§ Data segment

-------------------------

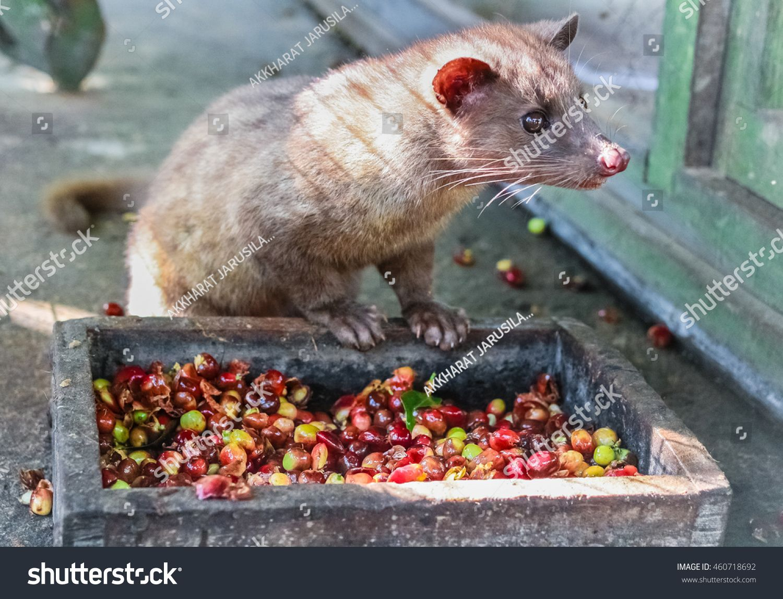 Luwak (civet cat) eating coffee bean Luwak Coffee is the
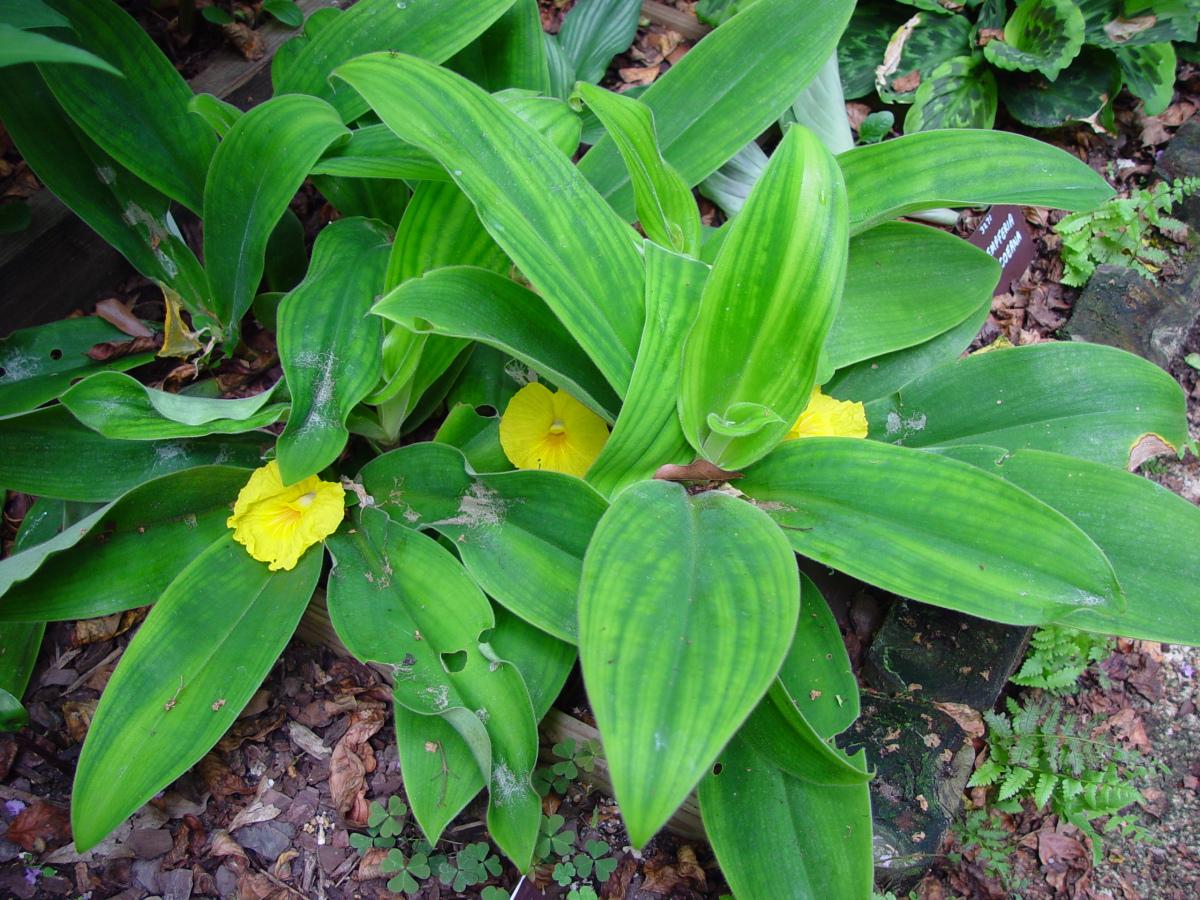 Photo# 13156 - Chamaecostus acaulis (was subsessilis) cultivated plant from Bolivia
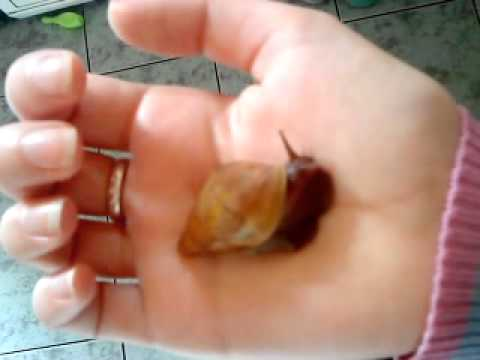 My rare Achatina Fulica Rodatzi Giant African Land Snail - Twinkle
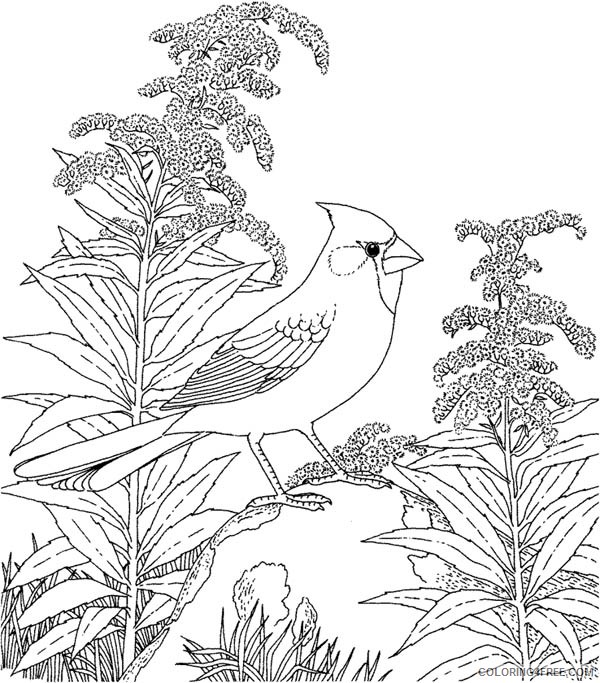 northern cardinal bird coloring pages Coloring4free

-------------------------

§ Assigned task
Give the listing above again word for word, without its pictures.

§ Answer area
 Luwak (civet cat) eating coffee bean Luwak Coffee is the
 Photo# 13156 - Chamaecostus acaulis (was subsessilis) cultivated plant from Bolivia
 My rare Achatina Fulica Rodatzi Giant African Land Snail - Twinkle
 northern cardinal bird coloring pages Coloring4free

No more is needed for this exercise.